*WORK TASK*: Rewrite the passage of the excerpt on college swimming coaches from "Susan Bassett was" up to and including "of the Century.", putting "NYS" in place of each "New York State".

*EXCERPT*:
-- -- --

Frank Rockwell Comfort was a competitive swimmer for Syracuse University and the head swim coach for the University of North Carolina from 1977 to 2007 where he led the Tarheels to 349 dual meet wins. Combined with his prior wins coaching Johns Hopkins University, in 2004 he reached 578 dual meet wins, a number that uniquely distinguished him as the coach with the most wins in collegiate swimming history. In the year before beginning his long service as coach for North Carolina, he led the Johns Hopkins Swim team to a 1977 NCAA National Championship. Comfort coached 8 Olympic participants, four women, and four men, primarily at the University of North Carolina.
Charles Eaton "Red" Silvia was an All-American competitive swimmer for Springfield College, and a Hall of Fame swimming coach for Springfield from 1937 through 1978 where he led his teams to ten New England Intercollegiate Championships. A 1956 Assistant Olympic swim coach, he was an outstanding contributor to the swimming community and served as President of the College Swimming Coaches Association of America, as well as chairing the Board of the International Swimming Hall of Fame. He authored seven books on swimming, Life Saving, and Scuba Diving, and was best known for his book, Life Saving and Water Safety Today.
Steve Kuster was an All-American competitive swimmer for the University of Pennsylvania and a swim coach for Williams College from 1999 through 2024 where he led the Williams men to 21 New England Small College Athletic Conference (NESCAC) Conference team championships and the Williams women to 20 NESCAC Conference team championships from 2001 to 2024. As of 2022, his men and women's teams have combined for 52 NCAA Division II and New England Small College Athletic Association (NESAC) national individual titles. Of these, 37 individual combined titles for both men and women have been in NESCAC Conference Championships.
Susan Bassett was a competitive swimmer in high school and a swim coach and assistant director of athletics at Union College from 1987 through 1995, where she led the Union men to a New York State Championship in 1995 and the Union women to New York State Championships in 1990 and 1994. She later served as a Director of Athletics at Hobart and William Smith Colleges from 1995 to 2005, Carnegie Mellon University from 2005 to 2013, and then Ithaca College beginning in 2013. She had the distinction in 2022 of being selected to the list of the College Swimming Coaches Association of America's (CSCAA) 100 Greatest Coaches of the Century.
Charles McCaffree Jr., known as "Coach Mac", was a collegiate swimmer for Michigan University, and a Hall of Fame Head Coach for Michigan State University from 1941 to 1969, where he led the team to 8 Central Collegiate Conference championships, a National AAU title, and a Big Ten Conference Championship in 1957. He was an Asst. Manager to the U.S. Olympic swim team in 1972, and as a major contributor to the swimming community in the 1960s, served as President of the College Swimming Coaches Association and Secretary of the U.S. Olympic Swim Committee.

-- -- --

*DATA EXCERPT*:
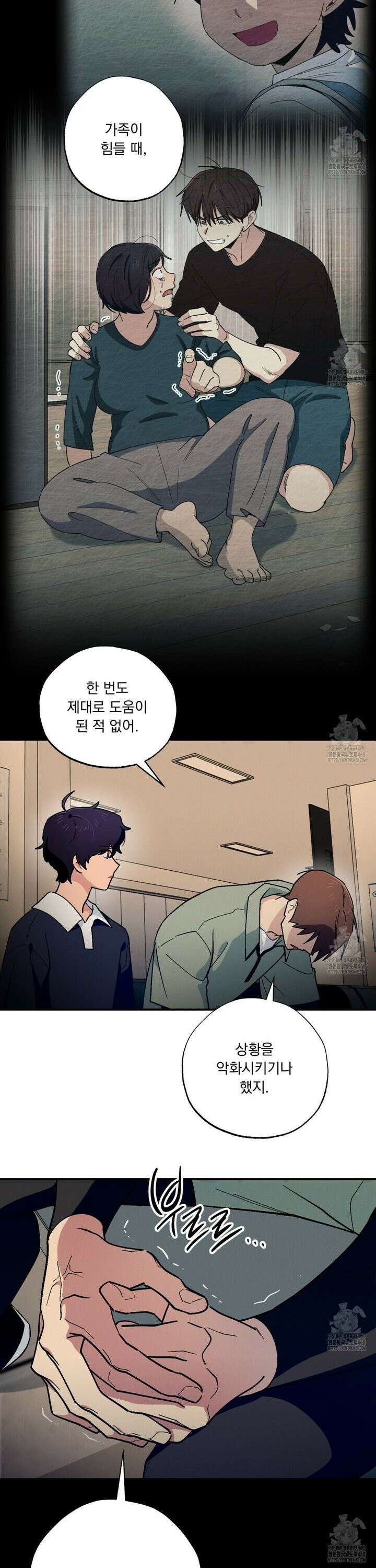 동결소년 55화 24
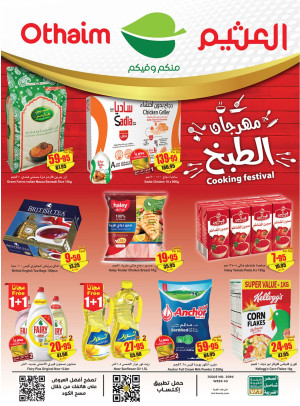Cooking Festival - Corner Offers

-- -- --

*RESULT*:
Susan Bassett was a competitive swimmer in high school and a swim coach and assistant director of athletics at Union College from 1987 through 1995, where she led the Union men to a NYS Championship in 1995 and the Union women to NYS Championships in 1990 and 1994. She later served as a Director of Athletics at Hobart and William Smith Colleges from 1995 to 2005, Carnegie Mellon University from 2005 to 2013, and then Ithaca College beginning in 2013. She had the distinction in 2022 of being selected to the list of the College Swimming Coaches Association of America's (CSCAA) 100 Greatest Coaches of the Century.